WORK INSTRUCTIONS:
Exactly as written, copy the lines of the data below from the first through the one containing "Consider this experimental".

EXTRACTED DATA:
________

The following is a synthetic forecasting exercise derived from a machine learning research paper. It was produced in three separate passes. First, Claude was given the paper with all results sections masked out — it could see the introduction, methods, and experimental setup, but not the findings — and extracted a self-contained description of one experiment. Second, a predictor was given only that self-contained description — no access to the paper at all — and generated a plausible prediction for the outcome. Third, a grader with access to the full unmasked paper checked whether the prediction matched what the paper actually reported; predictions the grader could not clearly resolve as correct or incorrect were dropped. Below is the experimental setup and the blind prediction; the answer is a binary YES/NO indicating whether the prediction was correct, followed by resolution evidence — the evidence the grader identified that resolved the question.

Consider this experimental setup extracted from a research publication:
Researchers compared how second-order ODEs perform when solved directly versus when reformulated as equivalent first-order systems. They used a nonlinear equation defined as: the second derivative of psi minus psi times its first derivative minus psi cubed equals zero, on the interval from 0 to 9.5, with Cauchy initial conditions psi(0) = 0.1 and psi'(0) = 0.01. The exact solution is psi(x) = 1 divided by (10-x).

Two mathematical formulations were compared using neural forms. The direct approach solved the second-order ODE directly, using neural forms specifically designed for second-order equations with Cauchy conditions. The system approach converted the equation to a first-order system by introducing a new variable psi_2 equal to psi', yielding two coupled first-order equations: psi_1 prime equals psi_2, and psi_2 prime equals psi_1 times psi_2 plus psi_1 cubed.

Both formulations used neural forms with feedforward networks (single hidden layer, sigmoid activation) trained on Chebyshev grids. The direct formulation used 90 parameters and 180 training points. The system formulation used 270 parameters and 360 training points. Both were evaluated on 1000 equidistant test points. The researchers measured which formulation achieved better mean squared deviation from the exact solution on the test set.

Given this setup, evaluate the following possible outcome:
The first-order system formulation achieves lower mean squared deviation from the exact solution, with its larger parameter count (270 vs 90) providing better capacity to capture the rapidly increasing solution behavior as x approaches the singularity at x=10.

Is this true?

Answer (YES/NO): NO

________

EXERCISE OUTPUT:
The following is a synthetic forecasting exercise derived from a machine learning research paper. It was produced in three separate passes. First, Claude was given the paper with all results sections masked out — it could see the introduction, methods, and experimental setup, but not the findings — and extracted a self-contained description of one experiment. Second, a predictor was given only that self-contained description — no access to the paper at all — and generated a plausible prediction for the outcome. Third, a grader with access to the full unmasked paper checked whether the prediction matched what the paper actually reported; predictions the grader could not clearly resolve as correct or incorrect were dropped. Below is the experimental setup and the blind prediction; the answer is a binary YES/NO indicating whether the prediction was correct, followed by resolution evidence — the evidence the grader identified that resolved the question.

Consider this experimental setup extracted from a research publication:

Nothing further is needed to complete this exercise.